By Brady Huggett

X-Ceptor Therapeutics Inc. is bound to Sankyo Co. Ltd. for at least the next three years in a potential $45 million research and development deal focusing on selective modulators of the liver X receptor.

"This is a lot of validation for our company," said Sanford Madigan, vice president, corporate development and strategic planning at X-Ceptor. "We've only had lab space for a year and a half. It gives us a lot of credence to our approach and what we have done the past 18 months. It puts us on the map."

The collaboration will center on the identification of synthetic ligands that modulate an orphan nuclear receptor, called liver X receptor (LXR), in the hopes that the ligands may increase expression of ATP-binding cassette transporter proteins and decrease cholesterol absorption in the intestine as well as cholesterol accumulation and plaque formation in arteries.

If one product from the collaboration makes it to the market, X-Ceptor will receive the full approximate $45 million payout. But Madigan said the deal's structure includes more than $20 million in up-front funding and research support for 50 scientists.

Sankyo, based in Tokyo, has been in the pharmaceutical business since 1899. Madigan said it is Sankyo's long history in the cardiovascular field that attracted X-Ceptor, and while the work initially will focus on novel small molecules and therapeutic candidates in that area, it may diverge into others since the science behind the LXR still is new.

"We don't really know what molecules react with it," Madigan said. "But we will be looking at other therapeutic candidates as well."

The collaboration is set for a three-year term, but there are extension options built in.

Privately held X-Ceptor, of San Diego, researches orphan nuclear receptors to identify and optimize small-molecule modulators of these receptors to treat disease. The company was spun out by Ligand Pharmaceuticals Inc., also of San Diego, in the summer of 1999. X-Ceptor began with $25 million in financing, $5 million of which came from Ligand. Ligand explained the spinning out by saying it couldn't afford to fully support the orphan nuclear receptor technology. So it moved it out of house, but kept it on a leash. (See BioWorld Today, July 2, 1999.)

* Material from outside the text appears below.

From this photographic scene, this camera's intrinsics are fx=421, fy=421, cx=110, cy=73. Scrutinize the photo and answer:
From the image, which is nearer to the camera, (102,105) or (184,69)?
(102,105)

Ligand retains an option to buy back X-Ceptor approximately three years following the original spinout. The purchase price for X-Ceptor could be as high as $61.4 million if bought at the three-year mark - $79.8 million if at four years - and Ligand would have to pay a $5 million fee to extend the option by one year.

Since the spinning out, X-Ceptor has grown to 40 employees, Madigan said, and should be at 50 by the end of the summer. The buyback price of X-Ceptor was set when Ligand spun it out, he said, so what Ligand would pay to bring it back in is unaffected. Whether or not Ligand will pick up that option is unclear.